--- START Supplied records ---
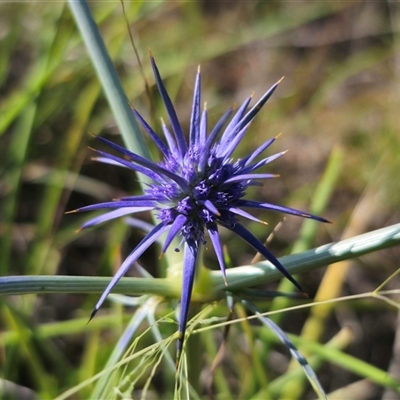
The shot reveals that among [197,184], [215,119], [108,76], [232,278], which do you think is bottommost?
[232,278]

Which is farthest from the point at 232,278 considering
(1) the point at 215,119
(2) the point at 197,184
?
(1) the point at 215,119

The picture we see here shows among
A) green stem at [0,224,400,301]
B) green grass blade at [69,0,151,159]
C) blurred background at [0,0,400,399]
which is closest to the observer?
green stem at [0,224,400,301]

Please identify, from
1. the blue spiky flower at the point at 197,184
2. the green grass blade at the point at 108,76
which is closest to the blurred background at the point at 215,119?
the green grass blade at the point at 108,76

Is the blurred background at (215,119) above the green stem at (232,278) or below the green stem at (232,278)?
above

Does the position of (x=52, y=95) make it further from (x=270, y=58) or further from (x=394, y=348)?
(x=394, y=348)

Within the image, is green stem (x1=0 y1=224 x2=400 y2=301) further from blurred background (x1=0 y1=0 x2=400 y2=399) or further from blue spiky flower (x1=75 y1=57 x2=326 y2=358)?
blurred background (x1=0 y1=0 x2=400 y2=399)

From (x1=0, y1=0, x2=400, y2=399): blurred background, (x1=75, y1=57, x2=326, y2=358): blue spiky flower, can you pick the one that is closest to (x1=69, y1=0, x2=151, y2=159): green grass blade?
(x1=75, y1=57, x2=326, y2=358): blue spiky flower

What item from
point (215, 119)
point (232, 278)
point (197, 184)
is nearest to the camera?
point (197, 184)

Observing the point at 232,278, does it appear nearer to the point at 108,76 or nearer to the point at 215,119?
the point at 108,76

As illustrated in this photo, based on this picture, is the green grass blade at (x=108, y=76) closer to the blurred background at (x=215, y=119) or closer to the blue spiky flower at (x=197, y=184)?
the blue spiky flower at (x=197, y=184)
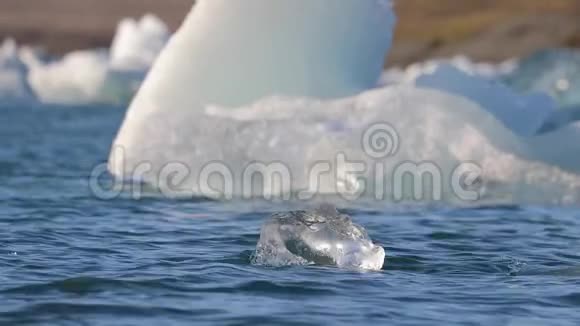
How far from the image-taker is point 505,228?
--- END Supplied records ---
What you are asked to do
Leave out all pictures, then copy the remaining material exactly.

Solved problem
The shot reveals that among [197,184], [215,119], [108,76], [232,278], which do you think is bottommost?
[232,278]

Which is farthest from the point at 232,278 considering
(1) the point at 215,119
(2) the point at 197,184
?
(1) the point at 215,119

The picture we see here shows among
A) green stem at [0,224,400,301]
B) green grass blade at [69,0,151,159]
C) blurred background at [0,0,400,399]
which is closest to the observer?
green stem at [0,224,400,301]

Please identify, from
1. the blue spiky flower at the point at 197,184
2. the green grass blade at the point at 108,76
which is closest to the blurred background at the point at 215,119?
the green grass blade at the point at 108,76

Is the blurred background at (215,119) above the green stem at (232,278) or below the green stem at (232,278)?
above

Does the position of (x=52, y=95) make it further from (x=270, y=58) or further from (x=394, y=348)?
(x=394, y=348)

Within the image, is green stem (x1=0 y1=224 x2=400 y2=301) further from blurred background (x1=0 y1=0 x2=400 y2=399) or further from blue spiky flower (x1=75 y1=57 x2=326 y2=358)?
blurred background (x1=0 y1=0 x2=400 y2=399)

From (x1=0, y1=0, x2=400, y2=399): blurred background, (x1=75, y1=57, x2=326, y2=358): blue spiky flower, can you pick the one that is closest to (x1=69, y1=0, x2=151, y2=159): green grass blade?
(x1=75, y1=57, x2=326, y2=358): blue spiky flower

What item from
point (215, 119)
point (232, 278)
point (197, 184)
is nearest to the camera?
point (197, 184)

Observing the point at 232,278, does it appear nearer to the point at 108,76 or nearer to the point at 215,119?
the point at 108,76

As illustrated in this photo, based on this picture, is the green grass blade at (x=108, y=76) closer to the blurred background at (x=215, y=119) or closer to the blue spiky flower at (x=197, y=184)?
the blue spiky flower at (x=197, y=184)
How far from the image-taker is point 505,228?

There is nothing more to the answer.